> **The exercise**
Repeat the listing word for word, starting at the line that contains "Between these two" and continuing through its last line. Include both the starting line and the final line.
[Begin Material for this exercise]
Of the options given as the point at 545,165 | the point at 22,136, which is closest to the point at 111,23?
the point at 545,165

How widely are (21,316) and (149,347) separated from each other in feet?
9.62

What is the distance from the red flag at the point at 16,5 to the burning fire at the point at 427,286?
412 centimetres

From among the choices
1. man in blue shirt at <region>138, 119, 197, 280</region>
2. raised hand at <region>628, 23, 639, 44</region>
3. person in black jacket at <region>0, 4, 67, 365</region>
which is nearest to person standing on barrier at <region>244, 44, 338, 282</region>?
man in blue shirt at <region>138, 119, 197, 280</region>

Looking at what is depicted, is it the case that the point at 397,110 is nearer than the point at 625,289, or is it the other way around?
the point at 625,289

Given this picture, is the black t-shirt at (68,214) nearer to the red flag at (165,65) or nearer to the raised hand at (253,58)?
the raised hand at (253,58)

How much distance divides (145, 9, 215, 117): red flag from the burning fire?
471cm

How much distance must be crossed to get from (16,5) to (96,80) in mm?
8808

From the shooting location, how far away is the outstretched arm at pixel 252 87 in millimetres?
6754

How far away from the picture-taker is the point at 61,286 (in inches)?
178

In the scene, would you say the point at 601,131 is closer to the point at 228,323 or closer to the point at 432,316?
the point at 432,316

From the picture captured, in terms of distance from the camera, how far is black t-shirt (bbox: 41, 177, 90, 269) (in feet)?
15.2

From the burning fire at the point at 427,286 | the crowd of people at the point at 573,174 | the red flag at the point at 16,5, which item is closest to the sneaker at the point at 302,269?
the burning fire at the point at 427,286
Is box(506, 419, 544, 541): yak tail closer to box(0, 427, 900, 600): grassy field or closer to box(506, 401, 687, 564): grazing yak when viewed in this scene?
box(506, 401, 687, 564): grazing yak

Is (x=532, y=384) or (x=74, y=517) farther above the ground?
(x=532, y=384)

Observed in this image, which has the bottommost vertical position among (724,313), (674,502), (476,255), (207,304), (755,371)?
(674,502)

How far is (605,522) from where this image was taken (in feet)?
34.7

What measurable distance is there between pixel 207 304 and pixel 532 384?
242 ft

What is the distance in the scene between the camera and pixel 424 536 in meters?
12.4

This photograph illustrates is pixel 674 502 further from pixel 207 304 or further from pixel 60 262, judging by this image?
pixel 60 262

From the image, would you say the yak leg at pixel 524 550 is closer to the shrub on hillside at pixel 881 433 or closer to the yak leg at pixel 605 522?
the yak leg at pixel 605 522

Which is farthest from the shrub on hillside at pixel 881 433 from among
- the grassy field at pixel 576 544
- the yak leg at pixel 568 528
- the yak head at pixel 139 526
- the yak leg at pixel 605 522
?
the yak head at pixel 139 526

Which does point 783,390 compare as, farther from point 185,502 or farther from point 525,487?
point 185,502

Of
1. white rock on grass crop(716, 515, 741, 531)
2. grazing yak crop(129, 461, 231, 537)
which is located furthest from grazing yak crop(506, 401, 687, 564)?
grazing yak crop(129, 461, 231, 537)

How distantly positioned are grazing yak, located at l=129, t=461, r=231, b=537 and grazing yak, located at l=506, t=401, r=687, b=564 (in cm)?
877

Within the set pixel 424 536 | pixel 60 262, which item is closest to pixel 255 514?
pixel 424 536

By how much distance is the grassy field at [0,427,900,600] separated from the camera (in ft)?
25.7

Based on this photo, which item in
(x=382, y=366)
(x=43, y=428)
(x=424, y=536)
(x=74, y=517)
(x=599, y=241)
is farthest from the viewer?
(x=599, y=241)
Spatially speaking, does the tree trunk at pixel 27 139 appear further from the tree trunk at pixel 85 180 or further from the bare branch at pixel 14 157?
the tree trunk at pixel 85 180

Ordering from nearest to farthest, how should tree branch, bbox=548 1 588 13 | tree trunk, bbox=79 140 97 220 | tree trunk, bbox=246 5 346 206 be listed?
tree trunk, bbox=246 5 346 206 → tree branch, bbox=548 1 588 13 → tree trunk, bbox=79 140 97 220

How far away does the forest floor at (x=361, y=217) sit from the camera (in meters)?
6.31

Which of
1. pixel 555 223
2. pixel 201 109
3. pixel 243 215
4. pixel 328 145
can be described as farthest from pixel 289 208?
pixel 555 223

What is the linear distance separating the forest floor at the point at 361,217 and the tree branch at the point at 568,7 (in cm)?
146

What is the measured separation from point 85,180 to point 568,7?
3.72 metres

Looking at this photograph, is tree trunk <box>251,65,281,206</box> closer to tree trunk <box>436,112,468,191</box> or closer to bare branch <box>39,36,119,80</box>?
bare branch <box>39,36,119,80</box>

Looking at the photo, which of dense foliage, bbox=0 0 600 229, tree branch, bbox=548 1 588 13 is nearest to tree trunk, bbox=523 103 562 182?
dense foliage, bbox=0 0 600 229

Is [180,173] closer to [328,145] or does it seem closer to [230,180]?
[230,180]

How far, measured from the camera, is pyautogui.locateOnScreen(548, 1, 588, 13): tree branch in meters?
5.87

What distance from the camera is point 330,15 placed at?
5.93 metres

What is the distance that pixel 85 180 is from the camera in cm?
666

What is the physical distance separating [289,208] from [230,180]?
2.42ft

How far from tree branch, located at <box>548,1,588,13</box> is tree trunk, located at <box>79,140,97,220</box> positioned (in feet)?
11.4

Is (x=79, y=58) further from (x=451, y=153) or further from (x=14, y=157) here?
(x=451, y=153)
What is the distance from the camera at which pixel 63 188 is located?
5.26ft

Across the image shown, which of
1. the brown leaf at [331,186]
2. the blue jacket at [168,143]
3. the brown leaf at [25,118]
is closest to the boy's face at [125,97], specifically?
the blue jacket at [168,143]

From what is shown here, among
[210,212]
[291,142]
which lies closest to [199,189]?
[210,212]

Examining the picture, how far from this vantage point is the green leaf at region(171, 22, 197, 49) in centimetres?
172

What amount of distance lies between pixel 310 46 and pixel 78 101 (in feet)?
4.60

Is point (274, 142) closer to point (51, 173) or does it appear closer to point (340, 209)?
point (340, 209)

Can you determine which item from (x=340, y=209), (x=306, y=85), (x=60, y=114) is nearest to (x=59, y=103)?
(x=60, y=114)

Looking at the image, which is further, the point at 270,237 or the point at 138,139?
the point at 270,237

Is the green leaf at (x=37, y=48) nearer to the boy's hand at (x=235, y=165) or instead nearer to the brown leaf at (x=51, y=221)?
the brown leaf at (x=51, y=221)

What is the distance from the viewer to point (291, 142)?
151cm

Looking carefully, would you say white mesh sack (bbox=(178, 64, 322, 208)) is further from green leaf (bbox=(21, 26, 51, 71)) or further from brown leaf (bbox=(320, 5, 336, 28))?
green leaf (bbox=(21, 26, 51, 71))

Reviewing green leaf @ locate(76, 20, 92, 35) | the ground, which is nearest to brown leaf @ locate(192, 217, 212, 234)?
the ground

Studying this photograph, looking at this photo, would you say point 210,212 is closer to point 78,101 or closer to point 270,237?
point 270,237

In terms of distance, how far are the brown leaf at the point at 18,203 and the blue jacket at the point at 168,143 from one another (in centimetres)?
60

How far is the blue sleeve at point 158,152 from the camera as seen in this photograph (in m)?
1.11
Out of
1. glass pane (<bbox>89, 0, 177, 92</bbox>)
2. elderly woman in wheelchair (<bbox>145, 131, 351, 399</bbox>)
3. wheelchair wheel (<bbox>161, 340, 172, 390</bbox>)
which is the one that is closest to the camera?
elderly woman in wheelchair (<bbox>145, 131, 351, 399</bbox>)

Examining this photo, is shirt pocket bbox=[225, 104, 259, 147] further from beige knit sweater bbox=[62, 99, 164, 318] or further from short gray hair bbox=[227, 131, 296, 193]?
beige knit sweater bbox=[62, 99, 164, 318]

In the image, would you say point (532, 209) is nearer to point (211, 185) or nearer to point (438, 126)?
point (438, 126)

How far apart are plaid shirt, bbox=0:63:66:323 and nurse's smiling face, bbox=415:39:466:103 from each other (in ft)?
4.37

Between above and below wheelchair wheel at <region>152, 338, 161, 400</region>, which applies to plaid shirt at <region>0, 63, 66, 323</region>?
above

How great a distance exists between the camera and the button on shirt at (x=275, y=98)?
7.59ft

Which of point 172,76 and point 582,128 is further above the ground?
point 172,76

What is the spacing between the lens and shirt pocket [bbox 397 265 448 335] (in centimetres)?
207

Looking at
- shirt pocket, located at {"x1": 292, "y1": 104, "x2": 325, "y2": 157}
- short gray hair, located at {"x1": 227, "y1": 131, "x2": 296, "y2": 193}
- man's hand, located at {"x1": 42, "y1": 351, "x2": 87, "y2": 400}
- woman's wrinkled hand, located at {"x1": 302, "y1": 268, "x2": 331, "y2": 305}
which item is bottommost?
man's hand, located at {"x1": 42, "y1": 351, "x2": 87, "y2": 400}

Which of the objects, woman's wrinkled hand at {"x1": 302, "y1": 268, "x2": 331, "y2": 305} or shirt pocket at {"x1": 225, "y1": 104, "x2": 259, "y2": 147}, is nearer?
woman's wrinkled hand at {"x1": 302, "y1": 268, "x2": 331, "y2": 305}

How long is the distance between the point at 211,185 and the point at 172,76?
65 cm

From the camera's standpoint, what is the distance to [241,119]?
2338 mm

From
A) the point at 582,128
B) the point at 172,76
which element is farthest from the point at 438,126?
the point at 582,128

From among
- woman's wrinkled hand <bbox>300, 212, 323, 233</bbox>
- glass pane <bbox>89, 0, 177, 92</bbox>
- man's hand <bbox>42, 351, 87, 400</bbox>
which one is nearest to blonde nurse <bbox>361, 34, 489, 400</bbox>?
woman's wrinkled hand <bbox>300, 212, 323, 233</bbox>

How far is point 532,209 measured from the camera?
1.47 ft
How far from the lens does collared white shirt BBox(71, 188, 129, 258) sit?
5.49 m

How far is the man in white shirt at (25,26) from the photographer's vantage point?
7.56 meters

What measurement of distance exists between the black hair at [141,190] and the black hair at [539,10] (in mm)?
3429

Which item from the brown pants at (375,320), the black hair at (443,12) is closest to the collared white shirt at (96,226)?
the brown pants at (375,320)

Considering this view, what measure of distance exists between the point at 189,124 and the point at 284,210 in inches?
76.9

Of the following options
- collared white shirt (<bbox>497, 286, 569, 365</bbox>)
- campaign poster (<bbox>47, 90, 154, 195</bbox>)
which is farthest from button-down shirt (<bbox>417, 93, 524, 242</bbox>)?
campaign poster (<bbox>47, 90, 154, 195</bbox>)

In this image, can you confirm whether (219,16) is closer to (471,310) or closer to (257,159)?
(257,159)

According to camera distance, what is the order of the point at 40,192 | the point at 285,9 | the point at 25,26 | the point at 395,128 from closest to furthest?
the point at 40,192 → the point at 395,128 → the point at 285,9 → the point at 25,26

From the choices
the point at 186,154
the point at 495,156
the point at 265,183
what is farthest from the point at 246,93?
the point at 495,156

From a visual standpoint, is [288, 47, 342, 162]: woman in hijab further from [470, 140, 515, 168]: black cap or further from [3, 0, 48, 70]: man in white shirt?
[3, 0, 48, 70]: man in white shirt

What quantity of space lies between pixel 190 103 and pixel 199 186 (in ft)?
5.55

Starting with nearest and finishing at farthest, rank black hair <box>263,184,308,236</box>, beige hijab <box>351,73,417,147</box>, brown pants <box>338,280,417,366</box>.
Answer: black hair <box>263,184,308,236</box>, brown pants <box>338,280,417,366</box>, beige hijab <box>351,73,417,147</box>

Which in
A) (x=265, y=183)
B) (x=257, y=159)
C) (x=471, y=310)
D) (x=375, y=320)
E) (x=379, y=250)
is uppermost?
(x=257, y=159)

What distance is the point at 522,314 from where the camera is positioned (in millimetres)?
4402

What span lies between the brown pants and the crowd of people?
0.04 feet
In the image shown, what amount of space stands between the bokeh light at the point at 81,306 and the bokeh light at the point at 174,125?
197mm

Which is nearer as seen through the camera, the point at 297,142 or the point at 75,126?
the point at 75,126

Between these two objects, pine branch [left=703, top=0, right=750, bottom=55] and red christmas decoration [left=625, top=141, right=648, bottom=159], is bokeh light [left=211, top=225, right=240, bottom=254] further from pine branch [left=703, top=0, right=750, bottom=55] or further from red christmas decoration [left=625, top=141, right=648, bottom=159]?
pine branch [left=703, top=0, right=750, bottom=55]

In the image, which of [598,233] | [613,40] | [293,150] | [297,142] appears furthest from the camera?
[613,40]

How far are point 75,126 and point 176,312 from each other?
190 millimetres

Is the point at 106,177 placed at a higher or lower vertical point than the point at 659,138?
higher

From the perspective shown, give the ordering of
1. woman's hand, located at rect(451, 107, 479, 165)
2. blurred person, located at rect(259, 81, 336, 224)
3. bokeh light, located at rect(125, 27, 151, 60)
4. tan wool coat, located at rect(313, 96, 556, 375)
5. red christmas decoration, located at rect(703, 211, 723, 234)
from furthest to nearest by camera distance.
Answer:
[End Material for this exercise]
> **Exercise response**
Between these two objects, pine branch [left=703, top=0, right=750, bottom=55] and red christmas decoration [left=625, top=141, right=648, bottom=159], is bokeh light [left=211, top=225, right=240, bottom=254] further from pine branch [left=703, top=0, right=750, bottom=55] or further from red christmas decoration [left=625, top=141, right=648, bottom=159]?
pine branch [left=703, top=0, right=750, bottom=55]

In the image, which of [598,233] | [613,40] | [293,150] | [297,142] appears furthest from the camera?
[613,40]

How far are point 75,126 and point 176,312 from each other?
190 millimetres

Is the point at 106,177 placed at a higher or lower vertical point than the point at 659,138?
higher

From the perspective shown, give the ordering of
1. woman's hand, located at rect(451, 107, 479, 165)
2. blurred person, located at rect(259, 81, 336, 224)
3. bokeh light, located at rect(125, 27, 151, 60)
4. tan wool coat, located at rect(313, 96, 556, 375)
5. red christmas decoration, located at rect(703, 211, 723, 234)
from furthest to nearest by camera distance.
Answer:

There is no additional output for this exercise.